«Si me necesitas ya sabes».
Si una diputada parecida a Jane Austen se dispone a presidir el pleno, será fácil que todo lo que ocurra después resulte escandaloso. Pero si es el mismo Valle-Inclán el encargado de abrir la sesión constitutiva de las Cortes, ya nada de lo que venga luego debería sorprendernos. Con este magistral manejo de las expectativas -a la baja- arrancó la XIII Legislatura en un Parlamento feo, poco católico y demasiado sentimental. Y sin embargo Agustín Zamarrón, nombre del diputado socialista identificado con el padre del esperpento así en la barba como en el verbo, fue el parlamentario más exquisito de la mañana. Un caballero de otro tiempo que instaba a sus señorías a «dejar expedito el pasillo» en evitación de colas tan largas como «las del pan en época de carestía», y deliciosas apelaciones por el estilo. Nos quitamos el cráneo ante un diputado capaz de declarar que «se hiere al pueblo cuando se habla con simpleza».
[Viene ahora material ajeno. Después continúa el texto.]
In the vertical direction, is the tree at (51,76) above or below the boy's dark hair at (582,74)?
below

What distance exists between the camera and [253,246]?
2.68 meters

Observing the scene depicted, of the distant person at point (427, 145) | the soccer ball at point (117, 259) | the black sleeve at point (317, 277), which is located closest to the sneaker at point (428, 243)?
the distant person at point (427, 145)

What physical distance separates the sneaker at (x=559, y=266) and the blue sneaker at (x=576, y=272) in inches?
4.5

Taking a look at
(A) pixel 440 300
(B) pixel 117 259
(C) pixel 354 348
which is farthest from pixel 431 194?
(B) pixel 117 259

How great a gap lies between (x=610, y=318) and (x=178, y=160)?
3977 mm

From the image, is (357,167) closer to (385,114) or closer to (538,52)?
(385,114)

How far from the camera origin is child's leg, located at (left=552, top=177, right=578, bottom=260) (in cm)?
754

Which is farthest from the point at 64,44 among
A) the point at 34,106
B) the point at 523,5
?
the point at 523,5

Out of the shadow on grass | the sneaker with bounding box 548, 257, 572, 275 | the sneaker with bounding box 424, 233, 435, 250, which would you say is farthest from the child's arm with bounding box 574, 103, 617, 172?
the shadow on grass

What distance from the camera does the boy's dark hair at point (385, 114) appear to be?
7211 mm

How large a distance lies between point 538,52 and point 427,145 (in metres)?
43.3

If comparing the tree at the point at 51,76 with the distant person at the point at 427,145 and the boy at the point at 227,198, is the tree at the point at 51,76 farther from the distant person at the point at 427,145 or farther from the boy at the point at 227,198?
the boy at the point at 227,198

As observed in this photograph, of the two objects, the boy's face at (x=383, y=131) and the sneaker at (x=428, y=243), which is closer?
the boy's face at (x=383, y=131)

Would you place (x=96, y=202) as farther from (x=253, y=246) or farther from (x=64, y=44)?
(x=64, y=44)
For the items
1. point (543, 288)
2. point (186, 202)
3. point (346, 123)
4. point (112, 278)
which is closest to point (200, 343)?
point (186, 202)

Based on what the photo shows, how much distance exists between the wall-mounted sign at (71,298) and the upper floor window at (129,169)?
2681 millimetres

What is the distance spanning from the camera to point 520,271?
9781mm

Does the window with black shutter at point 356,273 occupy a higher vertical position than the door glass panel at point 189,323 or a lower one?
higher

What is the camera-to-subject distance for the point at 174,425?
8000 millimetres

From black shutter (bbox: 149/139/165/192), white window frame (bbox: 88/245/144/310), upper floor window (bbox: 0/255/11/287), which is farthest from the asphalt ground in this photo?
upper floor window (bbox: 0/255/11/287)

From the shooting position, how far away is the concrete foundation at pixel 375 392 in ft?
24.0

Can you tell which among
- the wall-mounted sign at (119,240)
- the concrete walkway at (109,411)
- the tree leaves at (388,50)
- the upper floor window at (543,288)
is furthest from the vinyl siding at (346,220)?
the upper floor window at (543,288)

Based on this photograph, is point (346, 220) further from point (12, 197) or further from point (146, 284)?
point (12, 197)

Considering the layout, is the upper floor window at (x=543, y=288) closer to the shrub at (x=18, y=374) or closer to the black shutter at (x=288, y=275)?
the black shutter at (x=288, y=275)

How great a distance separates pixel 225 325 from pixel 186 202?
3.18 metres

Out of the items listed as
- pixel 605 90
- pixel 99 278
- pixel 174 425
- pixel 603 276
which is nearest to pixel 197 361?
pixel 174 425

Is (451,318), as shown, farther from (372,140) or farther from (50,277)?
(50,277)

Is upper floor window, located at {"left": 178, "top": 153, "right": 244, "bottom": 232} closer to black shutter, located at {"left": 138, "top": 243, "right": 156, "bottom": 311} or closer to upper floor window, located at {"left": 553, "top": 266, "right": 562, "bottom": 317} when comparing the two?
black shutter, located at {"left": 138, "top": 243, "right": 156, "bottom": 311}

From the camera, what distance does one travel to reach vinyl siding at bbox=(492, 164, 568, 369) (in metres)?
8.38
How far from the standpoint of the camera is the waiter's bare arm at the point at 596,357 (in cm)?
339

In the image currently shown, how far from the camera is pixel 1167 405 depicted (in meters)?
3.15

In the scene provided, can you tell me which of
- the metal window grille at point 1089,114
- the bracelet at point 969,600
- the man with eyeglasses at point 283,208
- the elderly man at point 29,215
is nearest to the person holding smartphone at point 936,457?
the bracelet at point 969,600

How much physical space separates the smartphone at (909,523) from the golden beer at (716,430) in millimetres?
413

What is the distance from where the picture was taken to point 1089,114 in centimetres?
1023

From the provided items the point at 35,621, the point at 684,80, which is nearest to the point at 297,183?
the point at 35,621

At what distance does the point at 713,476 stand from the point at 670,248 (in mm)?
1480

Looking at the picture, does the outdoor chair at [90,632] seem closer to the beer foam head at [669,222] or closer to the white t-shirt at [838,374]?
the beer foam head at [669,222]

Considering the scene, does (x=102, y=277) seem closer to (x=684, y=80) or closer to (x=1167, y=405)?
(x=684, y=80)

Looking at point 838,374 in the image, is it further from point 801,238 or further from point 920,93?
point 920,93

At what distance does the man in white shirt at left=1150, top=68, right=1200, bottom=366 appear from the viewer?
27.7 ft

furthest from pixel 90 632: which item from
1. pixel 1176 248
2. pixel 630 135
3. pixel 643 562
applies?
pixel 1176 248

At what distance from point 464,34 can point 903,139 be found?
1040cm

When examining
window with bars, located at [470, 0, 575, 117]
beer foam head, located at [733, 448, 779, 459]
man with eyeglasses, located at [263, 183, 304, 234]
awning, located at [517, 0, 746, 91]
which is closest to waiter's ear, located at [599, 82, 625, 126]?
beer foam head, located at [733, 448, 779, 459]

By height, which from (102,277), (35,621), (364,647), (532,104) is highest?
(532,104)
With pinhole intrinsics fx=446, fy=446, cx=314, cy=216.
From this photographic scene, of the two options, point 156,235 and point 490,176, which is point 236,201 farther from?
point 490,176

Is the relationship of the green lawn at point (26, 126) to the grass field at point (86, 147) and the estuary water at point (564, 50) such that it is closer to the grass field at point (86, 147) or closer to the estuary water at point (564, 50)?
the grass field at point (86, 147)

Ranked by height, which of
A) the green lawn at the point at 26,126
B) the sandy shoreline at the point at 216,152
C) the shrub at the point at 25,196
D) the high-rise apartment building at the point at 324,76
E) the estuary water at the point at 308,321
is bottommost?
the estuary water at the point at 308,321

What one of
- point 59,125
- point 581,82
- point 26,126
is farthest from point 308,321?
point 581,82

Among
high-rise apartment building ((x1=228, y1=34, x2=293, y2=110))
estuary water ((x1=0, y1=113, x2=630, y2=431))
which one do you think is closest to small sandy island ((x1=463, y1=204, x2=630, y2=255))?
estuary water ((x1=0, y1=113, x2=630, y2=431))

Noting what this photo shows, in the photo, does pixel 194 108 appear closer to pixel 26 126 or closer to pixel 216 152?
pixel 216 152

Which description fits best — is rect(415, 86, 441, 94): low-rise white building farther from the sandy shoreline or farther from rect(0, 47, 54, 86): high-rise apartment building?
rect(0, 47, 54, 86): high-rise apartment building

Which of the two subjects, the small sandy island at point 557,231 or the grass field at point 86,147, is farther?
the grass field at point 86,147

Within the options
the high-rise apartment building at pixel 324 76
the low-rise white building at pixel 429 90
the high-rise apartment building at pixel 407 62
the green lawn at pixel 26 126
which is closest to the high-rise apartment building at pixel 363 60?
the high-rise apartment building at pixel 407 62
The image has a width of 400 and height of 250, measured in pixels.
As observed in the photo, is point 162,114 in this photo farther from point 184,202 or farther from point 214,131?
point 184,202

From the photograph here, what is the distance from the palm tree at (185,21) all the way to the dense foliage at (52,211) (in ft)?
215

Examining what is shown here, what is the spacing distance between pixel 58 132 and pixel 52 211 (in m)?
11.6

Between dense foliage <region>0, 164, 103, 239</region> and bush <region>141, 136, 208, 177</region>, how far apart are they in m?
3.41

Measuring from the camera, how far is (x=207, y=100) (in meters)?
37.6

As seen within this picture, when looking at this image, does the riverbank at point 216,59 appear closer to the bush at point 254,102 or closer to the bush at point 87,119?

El problema del pueblo es que ya no existe. Ahora hay tribus en liza, y lo que hiere a una tribu reconforta a otra. Lo expresó bien Meritxell Batet en su discurso inaugural: «Somos del pueblo, no somos el pueblo». Pero su voluntarioso llamamiento a la tolerancia vino precedido de una permisividad culpable ante el grotesco espectáculo de unas fórmulas de acatamiento humillantes para cualquier español que aprecie su democracia, contestadas con las pataletas patrioteras de los voxeros -un 155 acústico-, estratégicamente colocados en la chepa de Pedro Sánchez. Uno mira ese hemiciclo tomado por carlistas de todos los partidos, incluido el de Pisarello, que ya no sé cuál es, y no está seguro de que contenga más creyentes en el 78 que ateos o escépticos. Con esa yunta de bueyes y jabalíes mal puede arar recto la presidenta Batet. Más le vale olvidar los tacticismos electorales y suspender ya a los diputados presos o nunca empezará a revestirse de la mínima autoridad que pide el cargo. Que se fije en Marchena.